=== What is asked ===
1/ Rewrite the paragraph of the baseball diary excerpt that begins "Steve and I have been going back and forth" as a shorter bulleted list that keeps its main facts.
2/ Change "dark shadow on ground" to "dark patch on ground" in the entries of the data listing between the line holding "In the scene before" and the end of the entries, inclusive, and give back only those lines with everything else unchanged.

=== Supplied passage ===
***
Posada gets one back with a solo homer in the second. In the fourth, Mirabelli—who, like Wake, is only making his second start—takes Vazquez deep on the first pitch. 5–1.

A great moment in the sixth when the Yanks try a double steal (or is it a blown hit-and-run?). Sheffield doesn’t make contact, and A-Rod’s meat at third. The crowd taunts him into the dugout.

It’s 6–2 with two out in the eighth when Giambi lofts a fly to Manny in left. “Good inning,” I holler to Doug Mirabelli, heading off, and then I see the ball glance off Manny’s glove and bounce in the grass. He Charlie Browned it!

I look around to verify that this has actually happened. No one else can believe it either.

Things get a little shaky when Sheffield and Posada both work walks to load the bases. “A home run here and the game’s tied,” a neighbor says. I know where this is coming from, but come on, we’re up 6–2 with four outs to go. Have some faith.

Embree gets Matsui, and the Yanks never threaten again, and when Jeter makes the last out and the PA plays “Dirty Water,” all the different TV crews hustle to set up their tall director’s chairs for the postgame shows.

April 17th

Steve and I have been going back and forth about the Yankees’ place in our cosmos. I’ve been trying to argue that they’ve only gotten in our way a few times across our overall history. In the fifties and sixties (besides the Impossible Dream year), we were so bad that it didn’t matter. ’78’s a fluke, and people forget that after our big fold in August we came back and won our last eight to gain the tie for the division. The Winfield-Mattingly Yanks never gave us any problems; were, in fact, massive chokers, consistently finishing second to Toronto, Baltimore and us. In ’86 we stood in our own way (or Calvin Schiraldi did). In ’99, we were lucky to get by Cleveland, and last year we pulled a rabbit out of our hat to beat Oakland, and were playing on the road the whole time. Plus we took enough out of the Yanks that they had nothing left for the Marlins. We were their stumbling block, beating them twice at the Stadium, putting their weaknesses on display. All the Marlins had to do was mop them up.
***
Data listing
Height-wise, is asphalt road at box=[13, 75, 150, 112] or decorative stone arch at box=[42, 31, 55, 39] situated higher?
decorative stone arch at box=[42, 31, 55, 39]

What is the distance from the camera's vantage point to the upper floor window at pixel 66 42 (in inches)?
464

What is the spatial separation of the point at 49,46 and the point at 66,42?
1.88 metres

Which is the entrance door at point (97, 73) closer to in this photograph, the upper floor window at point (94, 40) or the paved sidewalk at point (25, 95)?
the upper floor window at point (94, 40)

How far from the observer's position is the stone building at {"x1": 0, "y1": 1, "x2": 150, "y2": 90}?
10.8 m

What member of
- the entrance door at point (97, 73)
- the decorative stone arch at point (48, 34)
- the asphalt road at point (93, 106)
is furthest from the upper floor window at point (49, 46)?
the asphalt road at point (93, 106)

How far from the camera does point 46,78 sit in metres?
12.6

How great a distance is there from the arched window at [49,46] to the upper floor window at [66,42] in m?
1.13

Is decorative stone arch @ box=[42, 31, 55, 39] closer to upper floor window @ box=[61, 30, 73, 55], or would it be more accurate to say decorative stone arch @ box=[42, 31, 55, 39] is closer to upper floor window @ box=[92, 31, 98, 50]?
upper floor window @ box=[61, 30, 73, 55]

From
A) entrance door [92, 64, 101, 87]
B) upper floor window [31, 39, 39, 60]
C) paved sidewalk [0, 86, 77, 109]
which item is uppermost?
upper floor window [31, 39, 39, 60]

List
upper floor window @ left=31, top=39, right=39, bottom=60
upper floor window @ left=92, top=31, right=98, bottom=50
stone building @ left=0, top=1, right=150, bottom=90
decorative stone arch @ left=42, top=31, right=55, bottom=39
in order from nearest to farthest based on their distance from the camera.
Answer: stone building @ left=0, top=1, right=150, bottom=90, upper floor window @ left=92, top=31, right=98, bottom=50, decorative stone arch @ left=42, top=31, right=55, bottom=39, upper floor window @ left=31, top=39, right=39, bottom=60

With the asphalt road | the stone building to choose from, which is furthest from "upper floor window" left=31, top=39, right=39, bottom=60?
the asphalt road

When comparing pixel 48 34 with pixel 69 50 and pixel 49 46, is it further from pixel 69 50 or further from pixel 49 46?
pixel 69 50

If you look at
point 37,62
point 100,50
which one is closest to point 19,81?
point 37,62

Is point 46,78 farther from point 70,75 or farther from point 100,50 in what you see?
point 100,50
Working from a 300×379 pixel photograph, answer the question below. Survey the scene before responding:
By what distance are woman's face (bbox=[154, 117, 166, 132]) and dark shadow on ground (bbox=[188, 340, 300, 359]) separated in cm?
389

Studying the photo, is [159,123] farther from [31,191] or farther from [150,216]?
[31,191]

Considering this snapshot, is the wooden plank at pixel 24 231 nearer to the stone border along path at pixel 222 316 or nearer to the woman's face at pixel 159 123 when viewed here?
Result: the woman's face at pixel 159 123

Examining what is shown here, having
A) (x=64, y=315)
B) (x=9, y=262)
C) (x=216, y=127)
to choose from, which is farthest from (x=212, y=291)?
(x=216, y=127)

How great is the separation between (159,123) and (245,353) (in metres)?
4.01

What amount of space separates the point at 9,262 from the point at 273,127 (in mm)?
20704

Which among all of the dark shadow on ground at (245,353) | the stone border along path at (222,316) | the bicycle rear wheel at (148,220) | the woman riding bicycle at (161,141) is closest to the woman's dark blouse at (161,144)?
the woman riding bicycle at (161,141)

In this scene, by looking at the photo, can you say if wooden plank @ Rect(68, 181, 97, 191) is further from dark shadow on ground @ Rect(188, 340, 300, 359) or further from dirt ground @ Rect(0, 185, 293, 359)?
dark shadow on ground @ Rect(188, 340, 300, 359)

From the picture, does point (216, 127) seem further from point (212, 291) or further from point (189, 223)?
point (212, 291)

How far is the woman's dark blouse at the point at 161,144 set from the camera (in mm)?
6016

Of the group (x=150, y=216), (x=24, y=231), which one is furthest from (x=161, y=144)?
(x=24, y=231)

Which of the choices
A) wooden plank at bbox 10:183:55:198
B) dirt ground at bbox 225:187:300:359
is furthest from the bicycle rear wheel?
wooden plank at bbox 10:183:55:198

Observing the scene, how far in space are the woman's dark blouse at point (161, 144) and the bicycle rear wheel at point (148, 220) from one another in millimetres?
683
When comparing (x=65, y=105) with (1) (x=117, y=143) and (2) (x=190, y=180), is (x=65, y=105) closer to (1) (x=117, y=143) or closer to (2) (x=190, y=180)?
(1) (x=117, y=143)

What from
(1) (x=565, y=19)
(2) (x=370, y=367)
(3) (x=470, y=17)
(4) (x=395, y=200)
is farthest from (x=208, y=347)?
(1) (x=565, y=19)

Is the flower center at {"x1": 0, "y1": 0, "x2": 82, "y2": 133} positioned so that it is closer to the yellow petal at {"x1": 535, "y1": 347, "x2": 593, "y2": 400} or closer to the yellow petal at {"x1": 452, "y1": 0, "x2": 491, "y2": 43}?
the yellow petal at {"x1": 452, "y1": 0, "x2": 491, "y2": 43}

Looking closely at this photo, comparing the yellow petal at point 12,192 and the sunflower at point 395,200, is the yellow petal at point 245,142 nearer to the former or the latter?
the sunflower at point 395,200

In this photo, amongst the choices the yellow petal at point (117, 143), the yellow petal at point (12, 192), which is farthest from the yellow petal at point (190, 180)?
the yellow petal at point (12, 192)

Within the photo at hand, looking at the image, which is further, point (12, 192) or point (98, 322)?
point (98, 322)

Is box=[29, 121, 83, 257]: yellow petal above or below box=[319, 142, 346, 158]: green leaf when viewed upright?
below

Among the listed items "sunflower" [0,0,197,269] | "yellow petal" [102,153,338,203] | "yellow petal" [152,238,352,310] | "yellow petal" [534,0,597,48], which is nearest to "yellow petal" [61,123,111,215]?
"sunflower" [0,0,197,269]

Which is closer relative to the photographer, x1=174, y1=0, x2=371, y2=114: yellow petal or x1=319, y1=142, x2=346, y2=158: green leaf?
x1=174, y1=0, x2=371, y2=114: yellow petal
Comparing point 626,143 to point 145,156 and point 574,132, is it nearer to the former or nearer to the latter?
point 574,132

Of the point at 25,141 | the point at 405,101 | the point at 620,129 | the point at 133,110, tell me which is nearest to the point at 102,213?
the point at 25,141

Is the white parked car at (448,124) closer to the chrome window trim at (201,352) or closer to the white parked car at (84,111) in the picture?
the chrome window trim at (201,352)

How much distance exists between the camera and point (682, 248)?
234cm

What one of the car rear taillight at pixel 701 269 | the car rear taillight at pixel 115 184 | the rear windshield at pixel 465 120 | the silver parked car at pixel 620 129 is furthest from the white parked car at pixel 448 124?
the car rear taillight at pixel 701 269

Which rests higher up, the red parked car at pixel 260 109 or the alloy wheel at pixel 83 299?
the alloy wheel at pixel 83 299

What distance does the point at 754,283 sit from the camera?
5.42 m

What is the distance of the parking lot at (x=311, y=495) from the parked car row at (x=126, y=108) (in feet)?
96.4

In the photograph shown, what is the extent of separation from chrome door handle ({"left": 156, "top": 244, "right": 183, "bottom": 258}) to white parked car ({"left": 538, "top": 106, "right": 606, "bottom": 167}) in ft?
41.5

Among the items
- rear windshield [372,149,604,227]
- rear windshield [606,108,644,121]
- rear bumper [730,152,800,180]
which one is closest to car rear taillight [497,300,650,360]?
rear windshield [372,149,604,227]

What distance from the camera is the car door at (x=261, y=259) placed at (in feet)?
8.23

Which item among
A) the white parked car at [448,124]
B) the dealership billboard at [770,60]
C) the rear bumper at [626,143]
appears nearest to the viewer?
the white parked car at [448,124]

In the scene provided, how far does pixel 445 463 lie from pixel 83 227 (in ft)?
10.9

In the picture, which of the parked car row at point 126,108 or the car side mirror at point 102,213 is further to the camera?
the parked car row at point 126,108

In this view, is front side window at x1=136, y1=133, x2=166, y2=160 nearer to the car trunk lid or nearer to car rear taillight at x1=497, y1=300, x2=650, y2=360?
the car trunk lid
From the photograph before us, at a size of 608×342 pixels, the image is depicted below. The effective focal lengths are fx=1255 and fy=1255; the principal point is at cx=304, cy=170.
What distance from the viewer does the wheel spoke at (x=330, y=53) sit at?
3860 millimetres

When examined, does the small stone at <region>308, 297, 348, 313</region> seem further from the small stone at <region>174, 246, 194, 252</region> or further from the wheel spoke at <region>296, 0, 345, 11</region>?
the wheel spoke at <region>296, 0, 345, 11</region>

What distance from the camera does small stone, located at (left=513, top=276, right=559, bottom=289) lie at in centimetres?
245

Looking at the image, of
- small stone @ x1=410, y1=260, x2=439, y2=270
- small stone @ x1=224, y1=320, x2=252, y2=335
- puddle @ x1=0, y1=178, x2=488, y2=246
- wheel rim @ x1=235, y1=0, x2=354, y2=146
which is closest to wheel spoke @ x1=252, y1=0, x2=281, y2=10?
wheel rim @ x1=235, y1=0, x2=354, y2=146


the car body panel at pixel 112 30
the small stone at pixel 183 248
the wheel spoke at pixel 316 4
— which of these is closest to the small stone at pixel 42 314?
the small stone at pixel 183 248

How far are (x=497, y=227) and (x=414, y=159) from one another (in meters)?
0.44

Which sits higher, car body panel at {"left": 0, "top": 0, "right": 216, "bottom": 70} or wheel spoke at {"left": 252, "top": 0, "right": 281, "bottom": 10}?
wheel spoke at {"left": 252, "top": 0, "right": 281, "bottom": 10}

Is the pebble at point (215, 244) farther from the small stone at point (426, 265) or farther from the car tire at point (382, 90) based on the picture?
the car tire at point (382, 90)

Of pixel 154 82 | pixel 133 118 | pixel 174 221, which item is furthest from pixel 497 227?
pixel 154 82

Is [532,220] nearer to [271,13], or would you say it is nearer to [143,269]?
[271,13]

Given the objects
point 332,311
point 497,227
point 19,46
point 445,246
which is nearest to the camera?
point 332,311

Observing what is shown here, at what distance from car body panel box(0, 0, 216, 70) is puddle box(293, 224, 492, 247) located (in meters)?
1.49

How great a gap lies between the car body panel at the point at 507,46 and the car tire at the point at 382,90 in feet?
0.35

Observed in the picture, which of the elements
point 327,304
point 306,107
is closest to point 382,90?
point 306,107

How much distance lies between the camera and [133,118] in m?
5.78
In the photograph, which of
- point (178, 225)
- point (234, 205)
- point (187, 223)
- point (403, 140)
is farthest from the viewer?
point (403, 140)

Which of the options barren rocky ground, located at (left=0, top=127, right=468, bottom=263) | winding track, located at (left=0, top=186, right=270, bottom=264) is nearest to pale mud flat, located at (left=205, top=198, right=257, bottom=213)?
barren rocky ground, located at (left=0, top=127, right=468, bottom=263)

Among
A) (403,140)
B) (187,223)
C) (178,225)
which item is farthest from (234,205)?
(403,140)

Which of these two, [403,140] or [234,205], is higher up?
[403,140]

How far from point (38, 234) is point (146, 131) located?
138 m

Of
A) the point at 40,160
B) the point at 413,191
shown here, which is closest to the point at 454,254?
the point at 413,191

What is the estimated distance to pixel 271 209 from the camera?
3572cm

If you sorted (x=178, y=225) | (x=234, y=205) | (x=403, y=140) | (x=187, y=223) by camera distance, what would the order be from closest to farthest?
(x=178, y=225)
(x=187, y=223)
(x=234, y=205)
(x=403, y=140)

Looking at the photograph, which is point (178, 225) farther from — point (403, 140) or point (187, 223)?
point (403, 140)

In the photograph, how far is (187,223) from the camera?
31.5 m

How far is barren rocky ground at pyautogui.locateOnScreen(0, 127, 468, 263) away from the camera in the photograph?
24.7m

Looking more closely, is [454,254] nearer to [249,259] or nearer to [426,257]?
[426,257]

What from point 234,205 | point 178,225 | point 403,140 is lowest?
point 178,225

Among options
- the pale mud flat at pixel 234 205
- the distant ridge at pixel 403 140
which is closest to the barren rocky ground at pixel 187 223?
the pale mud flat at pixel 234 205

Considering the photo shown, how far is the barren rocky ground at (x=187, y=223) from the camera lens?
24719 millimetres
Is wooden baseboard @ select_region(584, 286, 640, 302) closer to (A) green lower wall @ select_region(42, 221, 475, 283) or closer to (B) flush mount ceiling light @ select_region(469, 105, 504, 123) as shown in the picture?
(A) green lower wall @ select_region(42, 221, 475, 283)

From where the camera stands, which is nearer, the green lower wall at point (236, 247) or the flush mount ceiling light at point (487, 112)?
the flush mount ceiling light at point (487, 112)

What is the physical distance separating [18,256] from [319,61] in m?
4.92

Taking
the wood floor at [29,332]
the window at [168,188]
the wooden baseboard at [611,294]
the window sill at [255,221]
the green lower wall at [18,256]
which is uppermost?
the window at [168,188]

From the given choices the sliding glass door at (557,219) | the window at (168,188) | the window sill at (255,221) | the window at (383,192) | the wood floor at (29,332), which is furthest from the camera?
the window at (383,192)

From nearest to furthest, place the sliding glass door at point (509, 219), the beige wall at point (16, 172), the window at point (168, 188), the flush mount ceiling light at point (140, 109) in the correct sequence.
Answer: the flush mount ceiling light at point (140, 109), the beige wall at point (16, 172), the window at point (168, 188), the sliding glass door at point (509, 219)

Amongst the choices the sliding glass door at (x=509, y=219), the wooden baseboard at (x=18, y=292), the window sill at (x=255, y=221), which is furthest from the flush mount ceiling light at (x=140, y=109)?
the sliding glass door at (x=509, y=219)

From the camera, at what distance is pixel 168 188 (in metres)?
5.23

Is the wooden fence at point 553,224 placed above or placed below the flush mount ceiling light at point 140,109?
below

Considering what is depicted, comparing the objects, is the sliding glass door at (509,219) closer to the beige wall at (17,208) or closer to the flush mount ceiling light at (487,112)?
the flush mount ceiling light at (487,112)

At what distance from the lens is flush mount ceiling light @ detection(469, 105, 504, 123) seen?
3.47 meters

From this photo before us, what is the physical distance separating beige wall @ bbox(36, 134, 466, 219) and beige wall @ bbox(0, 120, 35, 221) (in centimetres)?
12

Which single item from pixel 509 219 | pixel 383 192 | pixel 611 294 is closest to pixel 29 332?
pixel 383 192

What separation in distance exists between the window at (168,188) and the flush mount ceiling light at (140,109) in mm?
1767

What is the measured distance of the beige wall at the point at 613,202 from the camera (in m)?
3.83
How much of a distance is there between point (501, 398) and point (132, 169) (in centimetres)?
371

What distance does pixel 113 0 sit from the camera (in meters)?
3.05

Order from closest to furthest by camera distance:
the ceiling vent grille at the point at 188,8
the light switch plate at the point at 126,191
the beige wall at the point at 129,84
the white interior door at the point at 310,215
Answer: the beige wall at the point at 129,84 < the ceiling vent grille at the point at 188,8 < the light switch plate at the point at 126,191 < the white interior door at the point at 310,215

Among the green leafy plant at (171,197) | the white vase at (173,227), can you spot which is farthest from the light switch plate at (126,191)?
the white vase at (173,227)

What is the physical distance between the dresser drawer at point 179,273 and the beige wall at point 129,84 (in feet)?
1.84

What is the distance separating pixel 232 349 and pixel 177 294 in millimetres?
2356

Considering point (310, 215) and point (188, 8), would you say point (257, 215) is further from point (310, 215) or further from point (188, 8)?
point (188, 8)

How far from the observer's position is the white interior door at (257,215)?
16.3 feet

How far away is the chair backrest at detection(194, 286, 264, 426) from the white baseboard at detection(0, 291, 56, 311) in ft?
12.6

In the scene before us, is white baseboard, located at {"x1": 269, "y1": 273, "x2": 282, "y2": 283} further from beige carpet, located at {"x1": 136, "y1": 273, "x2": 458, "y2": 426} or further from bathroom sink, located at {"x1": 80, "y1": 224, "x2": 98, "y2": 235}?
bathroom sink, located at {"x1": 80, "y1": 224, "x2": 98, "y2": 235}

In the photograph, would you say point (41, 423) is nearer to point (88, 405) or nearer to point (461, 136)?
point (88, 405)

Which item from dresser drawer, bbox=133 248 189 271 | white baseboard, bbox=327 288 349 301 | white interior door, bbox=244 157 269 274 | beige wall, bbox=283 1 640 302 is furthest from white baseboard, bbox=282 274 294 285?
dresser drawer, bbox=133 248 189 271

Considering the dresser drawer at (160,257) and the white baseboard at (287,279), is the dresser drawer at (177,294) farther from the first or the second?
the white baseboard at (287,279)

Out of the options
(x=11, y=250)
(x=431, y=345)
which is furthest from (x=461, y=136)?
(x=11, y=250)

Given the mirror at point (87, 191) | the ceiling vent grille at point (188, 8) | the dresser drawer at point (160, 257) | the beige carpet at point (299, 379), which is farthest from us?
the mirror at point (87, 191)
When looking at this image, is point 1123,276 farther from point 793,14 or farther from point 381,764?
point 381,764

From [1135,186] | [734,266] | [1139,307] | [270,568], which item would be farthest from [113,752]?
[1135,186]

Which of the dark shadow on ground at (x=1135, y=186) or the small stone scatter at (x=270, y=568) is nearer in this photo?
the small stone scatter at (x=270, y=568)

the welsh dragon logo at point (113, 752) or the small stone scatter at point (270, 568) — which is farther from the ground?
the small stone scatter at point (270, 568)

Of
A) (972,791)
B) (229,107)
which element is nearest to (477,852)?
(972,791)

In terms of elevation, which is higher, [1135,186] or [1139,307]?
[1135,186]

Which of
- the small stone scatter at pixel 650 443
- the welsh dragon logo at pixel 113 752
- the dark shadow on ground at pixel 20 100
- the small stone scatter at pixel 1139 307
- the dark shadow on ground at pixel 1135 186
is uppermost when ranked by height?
***
=== In response ===
1/
- Steve and the writer have been debating the Yankees' place in their cosmos.
- The writer argues the Yankees have gotten in the team's way only a few times in its history:
  - In the fifties and sixties, apart from the Impossible Dream year, the team was so bad it didn't matter.
  - '78 was a fluke. After folding in August, the team won its last eight games to tie for the division.
  - The Winfield-Mattingly Yankees caused no problems. They choked, finishing second to Toronto, Baltimore and the writer's team.
  - In '86 the team stood in its own way, or Calvin Schiraldi did.
  - In '99 the team was lucky to get past Cleveland.
  - Last year the team beat Oakland while playing on the road the whole time. It then beat the Yankees twice at the Stadium and exposed their weaknesses, leaving them nothing for the Marlins, who only had to mop them up.

2/
In the scene before us, is white baseboard, located at {"x1": 269, "y1": 273, "x2": 282, "y2": 283} further from beige carpet, located at {"x1": 136, "y1": 273, "x2": 458, "y2": 426} or further from bathroom sink, located at {"x1": 80, "y1": 224, "x2": 98, "y2": 235}?
bathroom sink, located at {"x1": 80, "y1": 224, "x2": 98, "y2": 235}

In the photograph, would you say point (41, 423) is nearer to point (88, 405) or nearer to point (461, 136)?
point (88, 405)

Which item from dresser drawer, bbox=133 248 189 271 | white baseboard, bbox=327 288 349 301 | white interior door, bbox=244 157 269 274 | beige wall, bbox=283 1 640 302 is furthest from white baseboard, bbox=282 274 294 285?
dresser drawer, bbox=133 248 189 271

Considering the dresser drawer at (160,257) and the white baseboard at (287,279), is the dresser drawer at (177,294) farther from the first or the second?
the white baseboard at (287,279)

Out of the options
(x=11, y=250)
(x=431, y=345)
which is furthest from (x=461, y=136)?
(x=11, y=250)

Given the mirror at point (87, 191) | the ceiling vent grille at point (188, 8) | the dresser drawer at point (160, 257) | the beige carpet at point (299, 379), which is farthest from us?
the mirror at point (87, 191)
When looking at this image, is point 1123,276 farther from point 793,14 or farther from point 381,764?
point 381,764

From [1135,186] | [734,266] | [1139,307] | [270,568], which item would be farthest from [113,752]?
[1135,186]

Which of the dark patch on ground at (x=1135, y=186) or the small stone scatter at (x=270, y=568) is nearer in this photo?
the small stone scatter at (x=270, y=568)

the welsh dragon logo at point (113, 752) or the small stone scatter at point (270, 568) — which is farther from the ground?
the small stone scatter at point (270, 568)

Of
A) (972,791)
B) (229,107)
which element is nearest to (477,852)?
(972,791)

In terms of elevation, which is higher, [1135,186] or [1139,307]?
[1135,186]

Which of
- the small stone scatter at pixel 650 443
- the welsh dragon logo at pixel 113 752
- the dark patch on ground at pixel 20 100
- the small stone scatter at pixel 1139 307
- the dark patch on ground at pixel 1135 186
is uppermost when ranked by height?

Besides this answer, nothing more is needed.